═════ INPUT DATA

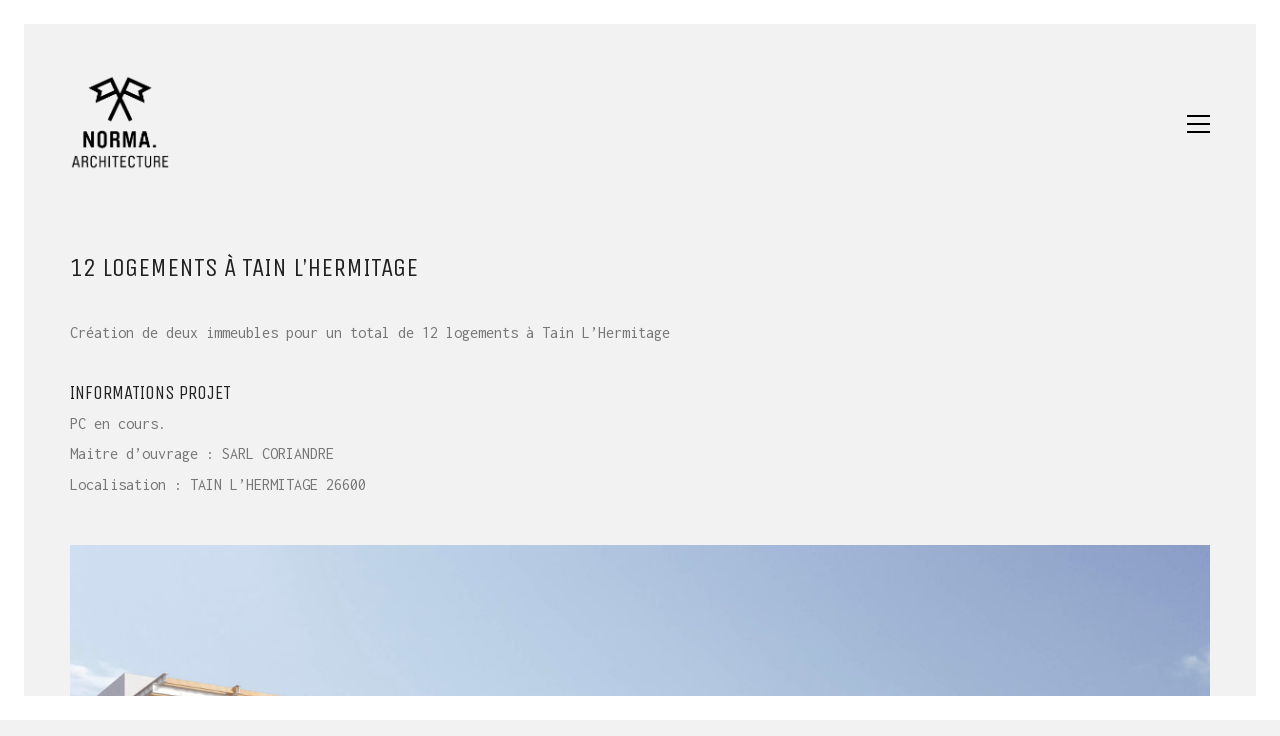

--- FILE ---
content_type: text/css
request_url: https://www.norma-architecture.fr/wp-content/themes/kalium/style.css?ver=3.11.2.001
body_size: 277
content:
/*
Theme Name: Kalium
Theme URI: https://kaliumtheme.com
Author: Laborator
Author URI: https://laborator.co
Description: Start creating that amazing website that you have always wanted, only with Kalium &mdash; Connect with Laborator on: <a href="https://themeforest.net/user/laborator">Envato</a> &bull; <a href="https://twitter.com/thelaborator">Twitter X</a> &bull; <a href="https://www.facebook.com/laboratorcreative">Facebook</a> &bull; <a href="https://www.instagram.com/laboratorcreative/">Instagram</a>
Version: 3.11.2
Requires PHP: 5.6
License: GNU General Public License version 3.0
License URI: https://www.gnu.org/licenses/gpl-3.0.html
Text Domain: kalium
*/
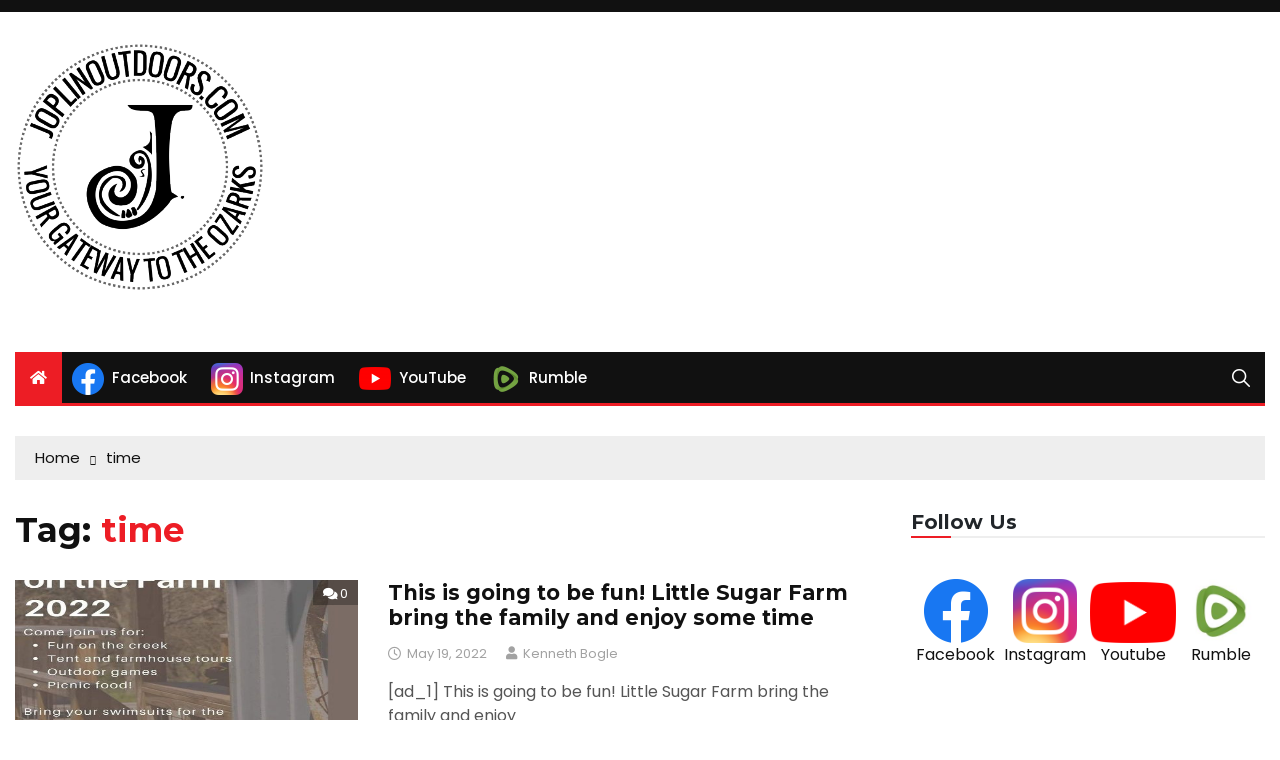

--- FILE ---
content_type: text/html; charset=utf-8
request_url: https://www.google.com/recaptcha/api2/aframe
body_size: 267
content:
<!DOCTYPE HTML><html><head><meta http-equiv="content-type" content="text/html; charset=UTF-8"></head><body><script nonce="3nkiNIqn052YCzHmYJad4w">/** Anti-fraud and anti-abuse applications only. See google.com/recaptcha */ try{var clients={'sodar':'https://pagead2.googlesyndication.com/pagead/sodar?'};window.addEventListener("message",function(a){try{if(a.source===window.parent){var b=JSON.parse(a.data);var c=clients[b['id']];if(c){var d=document.createElement('img');d.src=c+b['params']+'&rc='+(localStorage.getItem("rc::a")?sessionStorage.getItem("rc::b"):"");window.document.body.appendChild(d);sessionStorage.setItem("rc::e",parseInt(sessionStorage.getItem("rc::e")||0)+1);localStorage.setItem("rc::h",'1769092339521');}}}catch(b){}});window.parent.postMessage("_grecaptcha_ready", "*");}catch(b){}</script></body></html>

══════════

→ **YOUR OBJECTIVE**: Verbatim reproduction is required for the line holding "request_url: https://www.google.com/recaptcha/api2/aframe" and for every line after it in the records, with no other line included.

→ **REPLY**:
request_url: https://www.google.com/recaptcha/api2/aframe
body_size: 267
content:
<!DOCTYPE HTML><html><head><meta http-equiv="content-type" content="text/html; charset=UTF-8"></head><body><script nonce="3nkiNIqn052YCzHmYJad4w">/** Anti-fraud and anti-abuse applications only. See google.com/recaptcha */ try{var clients={'sodar':'https://pagead2.googlesyndication.com/pagead/sodar?'};window.addEventListener("message",function(a){try{if(a.source===window.parent){var b=JSON.parse(a.data);var c=clients[b['id']];if(c){var d=document.createElement('img');d.src=c+b['params']+'&rc='+(localStorage.getItem("rc::a")?sessionStorage.getItem("rc::b"):"");window.document.body.appendChild(d);sessionStorage.setItem("rc::e",parseInt(sessionStorage.getItem("rc::e")||0)+1);localStorage.setItem("rc::h",'1769092339521');}}}catch(b){}});window.parent.postMessage("_grecaptcha_ready", "*");}catch(b){}</script></body></html>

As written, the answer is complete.